_WHAT YOU ARE ASKED TO DO_. Take the lines below from the one with "灵芝孢子粉服用时间及方法？详解灵芝孢子粉的正确服用时间和剂量？" through the one with "Henry Rollins Quotes: The" and retype them exactly. Include nothing else, and no pictures.

(MATERIAL SUPPLIED begins)

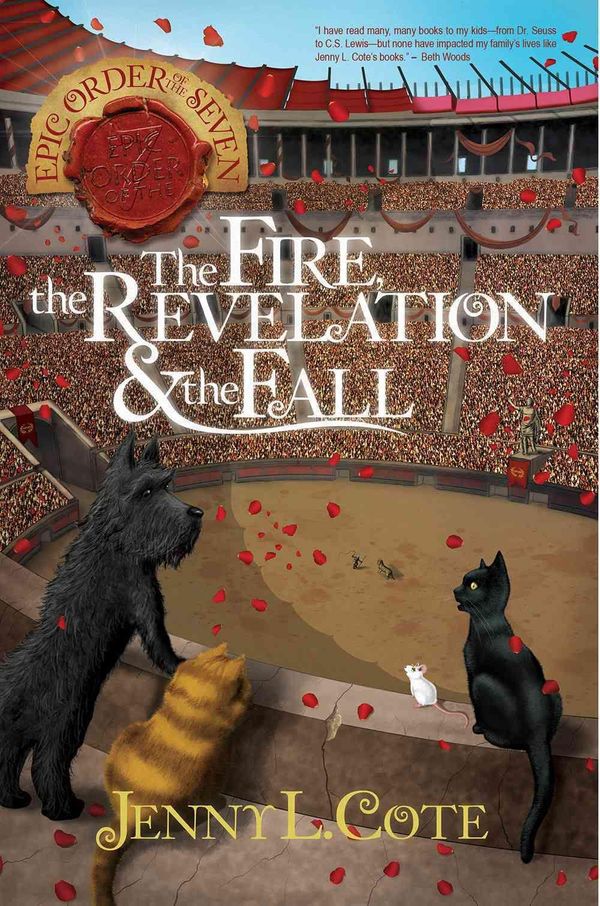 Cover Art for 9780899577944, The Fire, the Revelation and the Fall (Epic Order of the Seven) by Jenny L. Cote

(MATERIAL SUPPLIED ends)
(MATERIAL SUPPLIED begins)

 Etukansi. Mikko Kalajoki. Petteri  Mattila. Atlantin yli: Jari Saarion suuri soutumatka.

(MATERIAL SUPPLIED ends)
(MATERIAL SUPPLIED begins)

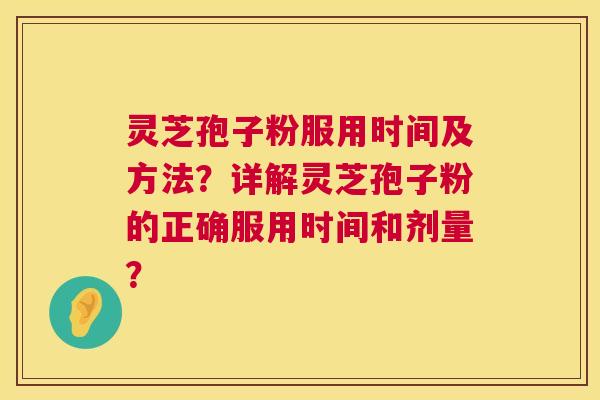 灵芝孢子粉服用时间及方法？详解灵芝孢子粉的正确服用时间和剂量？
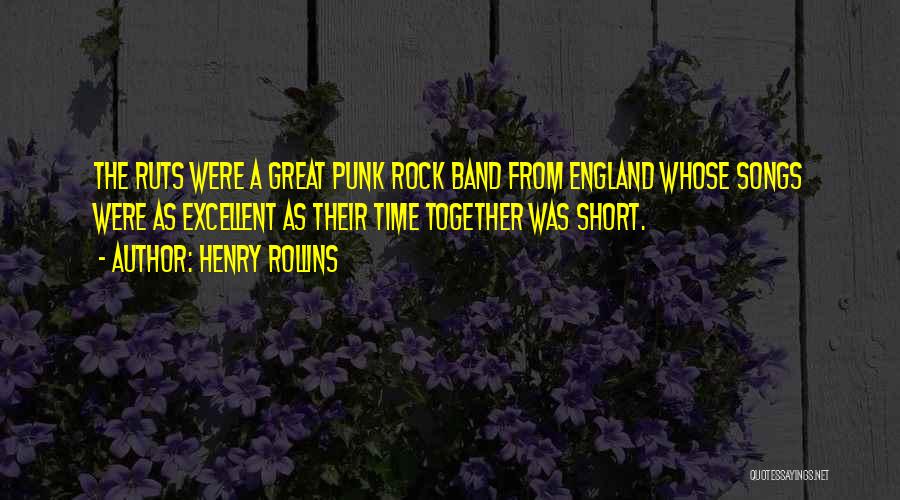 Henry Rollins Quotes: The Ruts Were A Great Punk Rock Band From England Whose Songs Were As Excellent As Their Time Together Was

(MATERIAL SUPPLIED ends)

_TASK RESULT_.
 灵芝孢子粉服用时间及方法？详解灵芝孢子粉的正确服用时间和剂量？
 Henry Rollins Quotes: The Ruts Were A Great Punk Rock Band From England Whose Songs Were As Excellent As Their Time Together Was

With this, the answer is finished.